The task force has so far written three letters to the governor, including an initial report that blasted the Department of Environmental Quality, prompting the resignation of Director Dan Wyant and his spokesman in late December.

The most recent letter also pressed the state health department to provide a robust response on the Legionella outbreak, including a request for federal support from the Centers for Disease Control and Prevention.

“Our task force continues to be fully immersed in the work of understanding why the Flint water crisis happened and how to try to prevent it from ever happening again in Michigan or elsewhere,” Davis said.

Chris DeWitt, a task force spokesman and longtime consultant to the governor, said Davis has “been very helpful and active” with the investigation. The task force has not placed any restrictions on Davis because of his connections to the state, he said.

Ananich, who began calling for legislative hearings on the Flint crisis in October, reiterated those calls last week, saying questions over Davis’ role on the task force highlight the need for a legislative probe.

“I think the best way to resolve all these issues — not to say the task force shouldn’t finish their work — is to have a bicameral oversight committee with subpoena power,” he said. “I think it should be evenly matched between Democrats and Republicans, because this is not a political issue, this is a public health crisis.”

Senate Majority Leader Arlan Meekhof, R-West Olive, said last week his caucus has begun discussing the prospect of hearings, but he suggested legislators are better equipped to review policy than investigate. The House Oversight Committee could begin holding hearings in March, after the final task force report is out.

Snyder, who has agreed to testify at an as-yet unscheduled congressional hearing, has apologized for the Flint water crisis and cited failures at all levels of government, including the city and federal agencies.

He has criticized the state DEQ for failing to ensure corrosion controls were added to Flint River water, a decision that allowed lead to leach from aging pipes into homes. Snyder said this week there are also “challenges” in the state health department, which disputed independent blood-lead testing it later confirmed.

Records show officials in both departments were slow to respond to an initial Legionnaires’ spike noticed in Genesee County.
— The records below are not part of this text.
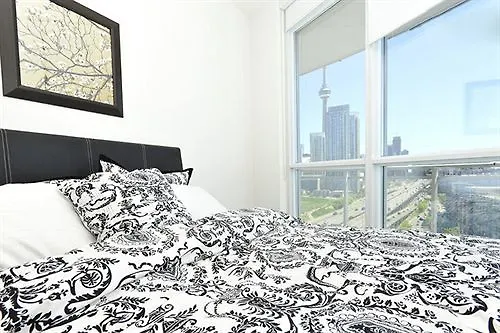 Hydewest - Dan Leckie Way Hotel Toronto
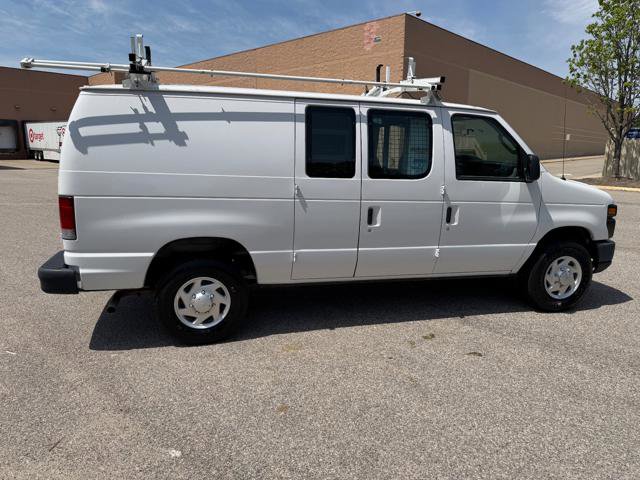 Used 2014 Ford E-250 and Econoline 250 w/ Power Group RWD image 32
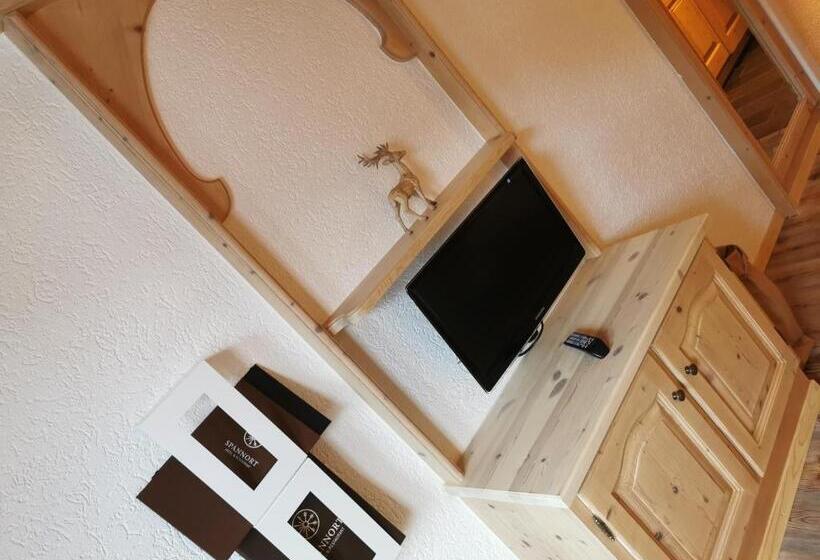 Номер Стандарт, Spannort Family Home With Common Kitchen And Self Check In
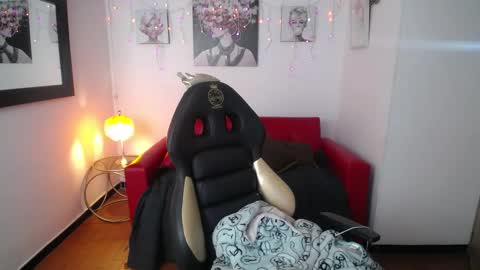 Sofia online show from February 13, 2:12 am
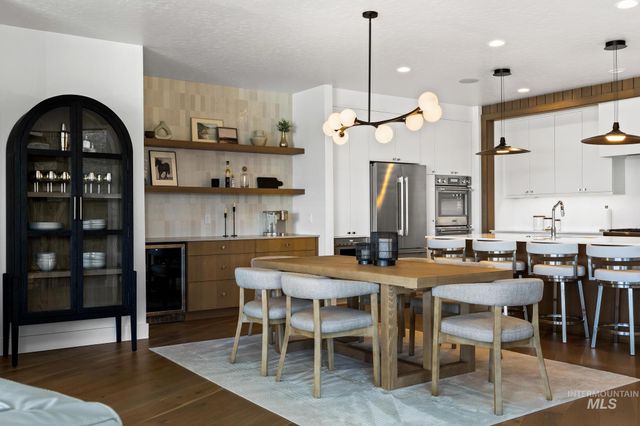 885 E Joplin Lane, Eagle, ID 83616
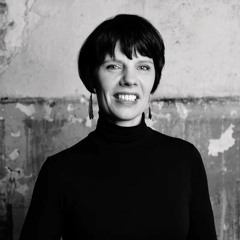 Designers short narratives met Britt Möricke. Moderator: Bianca Spierenburg. '23 (NL)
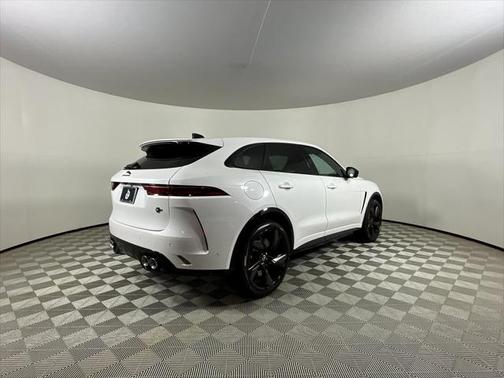 2025 Jaguar F-PACE SVR P550 AWD Automatic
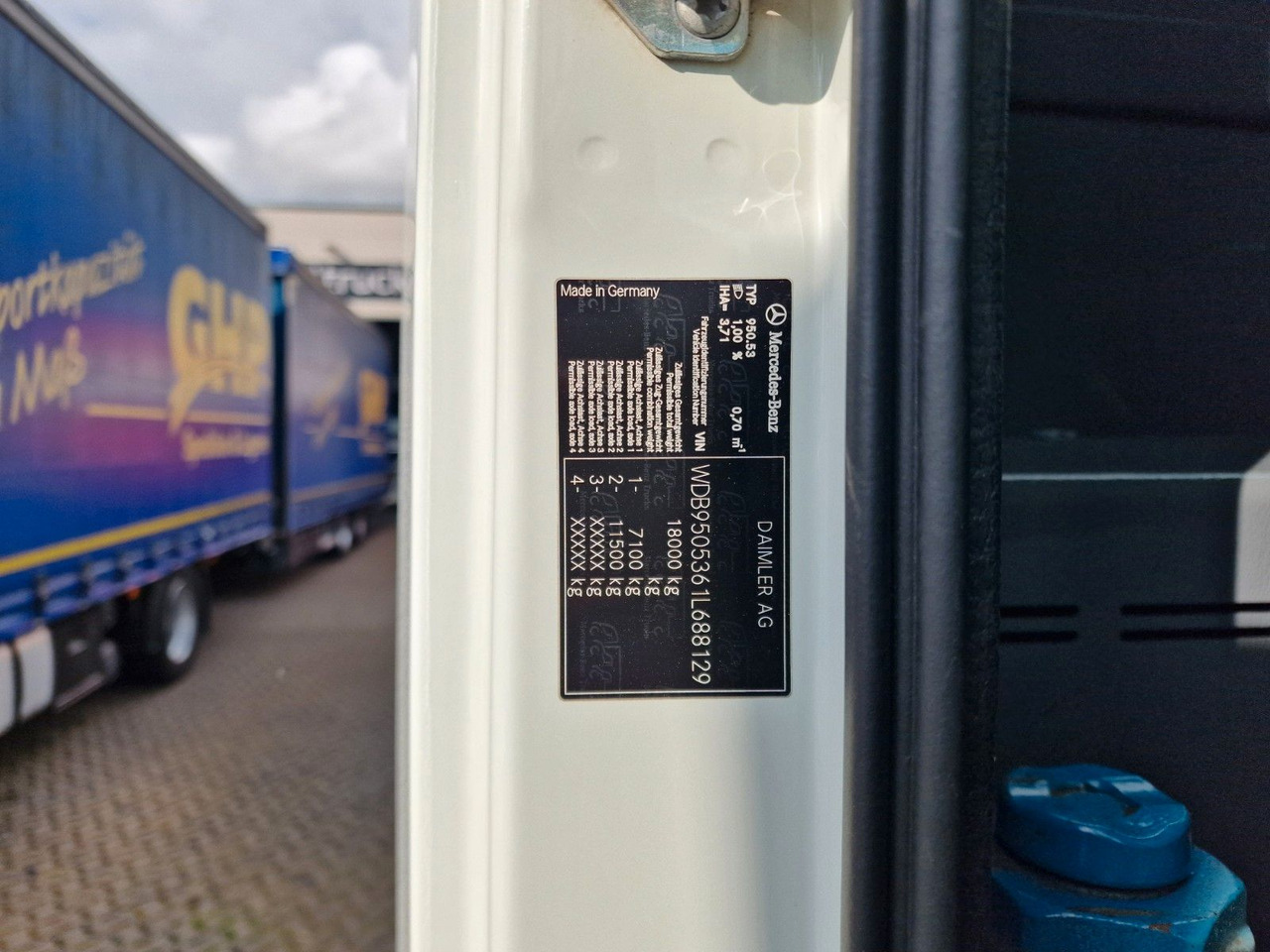 Camion grue Mercedes-Benz Axor 1833L / Palfinger PK 12002-EH / GLAS: photos 15 Camion grue Mercedes-Benz Axor 1833L / Palfinger PK 12002-EH / GLAS: photos 15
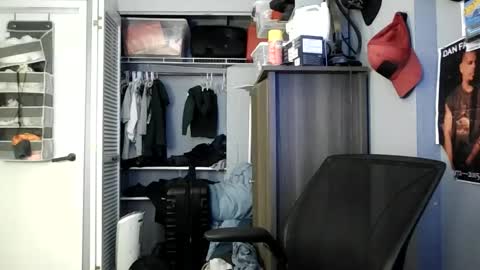 AJ online show from June 9, 1:51 am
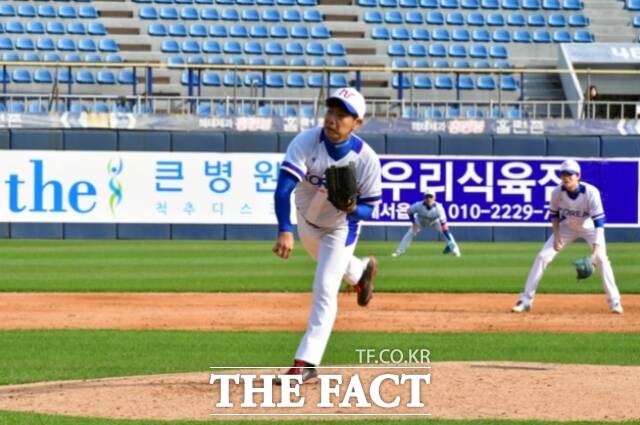 2025 더킴로펌배 제19회 한스타 연예인 야구리그가 7개월간의 일정으로 오는 14일 고양특례시 장항야구장에서 개막한다. 사진은 청춘야구단 투수 이종혁의 모습. /한스타미디어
None of the released emails involved Davis.

Epidemiologist Susan Bohm, in an October 2014 email, told other Health and Human Services officials that DEQ water division chief Liane Shekter Smith sought to steer the health department away from linking the outbreak to Flint water.

Snyder has said he did not learn about the Legionnaires’ outbreak until January 2016, when he informed the public at a press conference.

Davis, who worked for the state through the end of last April, said it’s hard to say if he should have been alerted to the initial Legionella concerns first raised in late 2014 and early 2015.

“There was clearly an investigation in process, and while investigations are ongoing, it’s not necessarily the case that the chief medical executive is brought in,” he said. “Chief medical executives are brought in if there are concerns at the end of an investigation, after all the data have been collected.”

Davis continued working for UM while serving the state, which split his salary with the university. His successor, Dr. Eden Wells, had a similar arrangement until last week, when the state made her a full-time employee.

The state’s Public Health Code requires the chief medical executive to be a full-time employee, but Snyder had modified the position in 2011.

“I was always available (to the state) and was in Lansing, in person, for 50 percent of my time,” Davis said.